今回は、熱に震えながら考えた、「自分がもし牛で、発熱したら飼い主にお願いしたいこと」をいといろと書いていきます。
①暖かい寝床
熱が出ると本当にしんどいです。すぐに横になりたいです。人間はよほど悪いことをしていない限り、暖かい布団に入ることができます。もちろん、そこは自分の糞や尿で湿っていません。弱ったときは、腹が濡れない綺麗な寝床がほしいです。あと、寒気が凄いです。ヒーターとかがあるとありがたいです。もしなくてもジャケットを着せてもらえると嬉しいです。けれど、発熱すると汗をかくかもしれないので、たまにジャケットの下に手を突っ込んで汗をかいていないか確認してくれると嬉しいです。
②水
のどが痛いときは水を欲します。のどを潤したいです。きっと子牛も同じでしょう。発熱も水を欲します。できれば経口補液剤のようなものがあれば良いのでしょうが、綺麗な水をたくさん置いといてもらえると大変嬉しいです。
③隔離
熱があるときは、できれば一人(1頭)にしてもらいたいです。弱ってヘロヘロなので、元気な牛達と一緒だとエサを食べることはできません。牛はたぶん、人間と違い弱っている子をフォローしてあげる優しい気持ちは持っていません。そうすると、弱い牛は群でどんどん弱くなります。もし部屋に余裕があるなら隔離してほしいです。群内に病気を広げないという観点からも隔離は必要だと思います。
④食事と看護
もちろん、薬は必要です。自分も聴診されましたが、肺炎には移行していなかったので、抗インフルエンザ薬と解熱剤を処方してもらいました。薬も大事ですが、食事(消化が良く嗜好性が良い食事)と看護(暖かい寝床、十分な水、適切な隔離)はさらに大事です。

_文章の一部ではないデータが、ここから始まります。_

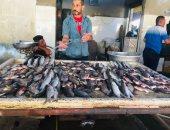 الجمبرى بـ40 جنيها.. انخفاض سعر السمك بسوق الجمعة بالإسماعيلية.. فيديو وصور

個人的には、発熱時には消化器官の能力も低下するのか、消化の良い、栄養価の高い食べ物をほしくなります。牛にも「処方食」みたいなのが必要かと思います。少量でカロリーを十分にゲットできる食べ物です。
農場で重宝しているのは、糖蜜入りのブロックや製剤です。それ以外にも、栄養ドリンク的なものを、誤嚥に気をつけながら与えるようにします。子牛が風邪を引いたときは、「これ! というエサを作るべきなのか?」と熱にうなされながら考えました。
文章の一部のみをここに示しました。